◆ Exercise details ◆
Reproduce the listing below line for line, with no changes to any wording, numbers, or punctuation.

+++ Supplied material

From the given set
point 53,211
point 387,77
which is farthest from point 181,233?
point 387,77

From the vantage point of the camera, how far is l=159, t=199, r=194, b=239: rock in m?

++++++

◆ Exercise output ◆
From the given set
point 53,211
point 387,77
which is farthest from point 181,233?
point 387,77

From the vantage point of the camera, how far is l=159, t=199, r=194, b=239: rock in m?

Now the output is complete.